Probability as Belief: The Bayesian Perspective
In the frequentist view, probability is the limiting frequency of an event over infinite trials. In the Bayesian view, probability is a degree of belief — a measure of how confident you are given available evidence. Both interpretations are mathematically consistent, but Bayesian reasoning allows you to update beliefs as evidence arrives.
Bayes' theorem is just the definition of conditional probability rearranged. But that rearrangement carries enormous practical weight: it tells you how to update a prior belief P(H) — before seeing data — into a posterior belief P(H|E) after observing evidence E.
Bayes' Theorem
P(H | E) = P(E | H) · P(H) / P(E)
Posterior = Likelihood × Prior / Evidence
P(E) = Σ P(E | Hᵢ) · P(Hᵢ) [law of total probability]
Medical test example:
Disease prevalence P(D) = 0.01 (1 in 100)
--------------------------------
Reproduce, word for word, the stretch of the Bayesian probability text from "Probability as Belief: The" through "observing evidence E.".

- _PROVIDED RECORDS_
--------------------------------
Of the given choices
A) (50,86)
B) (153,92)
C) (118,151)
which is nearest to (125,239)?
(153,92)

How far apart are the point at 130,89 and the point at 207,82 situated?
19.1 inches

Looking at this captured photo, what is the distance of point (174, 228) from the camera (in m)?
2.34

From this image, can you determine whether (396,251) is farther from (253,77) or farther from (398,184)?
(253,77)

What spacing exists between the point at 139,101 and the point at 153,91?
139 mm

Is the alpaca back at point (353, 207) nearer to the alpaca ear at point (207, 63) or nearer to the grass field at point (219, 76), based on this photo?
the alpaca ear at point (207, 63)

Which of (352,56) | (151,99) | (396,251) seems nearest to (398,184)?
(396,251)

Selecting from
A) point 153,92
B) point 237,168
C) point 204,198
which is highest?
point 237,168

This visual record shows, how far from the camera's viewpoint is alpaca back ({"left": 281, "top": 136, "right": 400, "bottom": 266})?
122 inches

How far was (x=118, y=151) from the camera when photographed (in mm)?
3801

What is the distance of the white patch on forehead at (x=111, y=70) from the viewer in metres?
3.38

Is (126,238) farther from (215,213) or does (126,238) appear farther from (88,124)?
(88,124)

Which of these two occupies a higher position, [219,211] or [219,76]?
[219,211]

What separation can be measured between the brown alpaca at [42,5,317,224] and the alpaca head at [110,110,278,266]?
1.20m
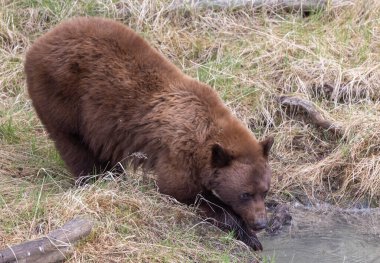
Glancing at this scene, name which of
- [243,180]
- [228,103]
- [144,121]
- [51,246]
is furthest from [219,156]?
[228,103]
--------------------------------
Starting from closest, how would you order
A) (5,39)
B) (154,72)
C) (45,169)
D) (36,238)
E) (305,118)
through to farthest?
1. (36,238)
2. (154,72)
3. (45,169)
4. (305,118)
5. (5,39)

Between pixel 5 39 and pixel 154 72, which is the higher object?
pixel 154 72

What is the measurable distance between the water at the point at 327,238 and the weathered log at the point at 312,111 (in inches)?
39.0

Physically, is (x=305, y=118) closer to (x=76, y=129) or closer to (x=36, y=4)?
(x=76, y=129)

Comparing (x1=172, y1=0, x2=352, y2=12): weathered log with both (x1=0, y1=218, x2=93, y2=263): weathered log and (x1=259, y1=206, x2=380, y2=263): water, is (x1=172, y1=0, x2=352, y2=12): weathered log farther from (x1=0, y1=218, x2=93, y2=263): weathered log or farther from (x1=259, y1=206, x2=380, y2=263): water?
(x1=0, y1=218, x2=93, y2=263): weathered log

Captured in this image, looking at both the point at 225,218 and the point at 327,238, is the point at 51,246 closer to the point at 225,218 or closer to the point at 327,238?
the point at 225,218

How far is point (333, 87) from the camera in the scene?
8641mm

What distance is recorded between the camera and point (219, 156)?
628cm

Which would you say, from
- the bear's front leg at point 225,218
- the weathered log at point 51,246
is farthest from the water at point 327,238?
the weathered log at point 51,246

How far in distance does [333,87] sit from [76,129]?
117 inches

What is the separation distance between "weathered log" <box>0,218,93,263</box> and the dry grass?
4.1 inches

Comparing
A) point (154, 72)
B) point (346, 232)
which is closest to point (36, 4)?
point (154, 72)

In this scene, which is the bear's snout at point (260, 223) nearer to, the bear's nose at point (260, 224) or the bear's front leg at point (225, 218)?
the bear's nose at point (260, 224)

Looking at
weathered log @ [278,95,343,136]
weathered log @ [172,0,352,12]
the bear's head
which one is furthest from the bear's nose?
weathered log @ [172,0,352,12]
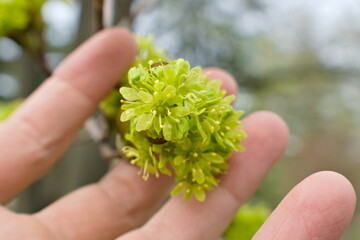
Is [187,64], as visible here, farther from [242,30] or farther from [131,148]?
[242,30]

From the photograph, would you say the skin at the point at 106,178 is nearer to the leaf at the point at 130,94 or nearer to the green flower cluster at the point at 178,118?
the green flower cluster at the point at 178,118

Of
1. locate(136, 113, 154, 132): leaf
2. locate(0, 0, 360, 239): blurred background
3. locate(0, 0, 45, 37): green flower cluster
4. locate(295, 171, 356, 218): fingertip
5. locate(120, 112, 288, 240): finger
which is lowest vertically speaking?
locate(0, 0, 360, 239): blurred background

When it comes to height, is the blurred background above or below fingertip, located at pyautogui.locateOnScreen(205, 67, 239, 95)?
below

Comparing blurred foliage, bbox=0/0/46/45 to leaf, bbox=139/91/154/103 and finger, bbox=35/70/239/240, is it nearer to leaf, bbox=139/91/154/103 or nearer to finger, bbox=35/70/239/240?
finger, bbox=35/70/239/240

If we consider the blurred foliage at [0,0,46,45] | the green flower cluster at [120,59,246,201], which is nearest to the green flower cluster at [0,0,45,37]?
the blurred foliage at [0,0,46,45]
--------------------------------
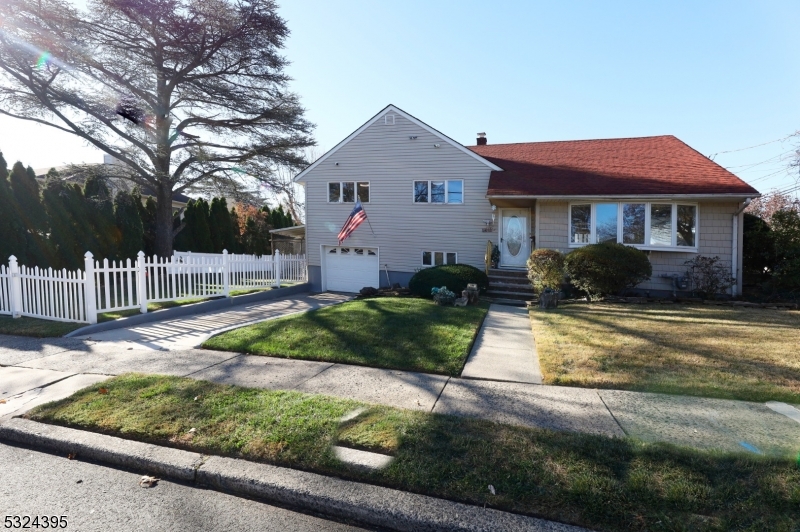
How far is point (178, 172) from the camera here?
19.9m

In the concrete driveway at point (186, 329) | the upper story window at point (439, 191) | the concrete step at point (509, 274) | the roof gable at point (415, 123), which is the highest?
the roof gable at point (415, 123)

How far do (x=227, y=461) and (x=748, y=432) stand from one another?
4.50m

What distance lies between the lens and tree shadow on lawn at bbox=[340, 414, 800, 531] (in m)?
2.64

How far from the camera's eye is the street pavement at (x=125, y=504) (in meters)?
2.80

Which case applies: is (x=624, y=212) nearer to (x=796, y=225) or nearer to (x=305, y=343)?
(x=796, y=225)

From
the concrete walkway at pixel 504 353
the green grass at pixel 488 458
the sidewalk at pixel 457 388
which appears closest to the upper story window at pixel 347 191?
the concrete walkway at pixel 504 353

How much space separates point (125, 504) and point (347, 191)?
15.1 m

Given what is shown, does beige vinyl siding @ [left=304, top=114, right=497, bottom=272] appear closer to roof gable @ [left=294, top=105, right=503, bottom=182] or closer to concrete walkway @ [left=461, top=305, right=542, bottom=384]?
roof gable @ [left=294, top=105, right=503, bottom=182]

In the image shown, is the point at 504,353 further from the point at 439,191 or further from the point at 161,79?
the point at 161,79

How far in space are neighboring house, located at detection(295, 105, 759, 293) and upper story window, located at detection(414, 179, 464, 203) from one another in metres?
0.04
--------------------------------
- _ANSWER TO THIS EXERCISE_
Probability as Belief: The Bayesian Perspective
In the frequentist view, probability is the limiting frequency of an event over infinite trials. In the Bayesian view, probability is a degree of belief — a measure of how confident you are given available evidence. Both interpretations are mathematically consistent, but Bayesian reasoning allows you to update beliefs as evidence arrives.
Bayes' theorem is just the definition of conditional probability rearranged. But that rearrangement carries enormous practical weight: it tells you how to update a prior belief P(H) — before seeing data — into a posterior belief P(H|E) after observing evidence E.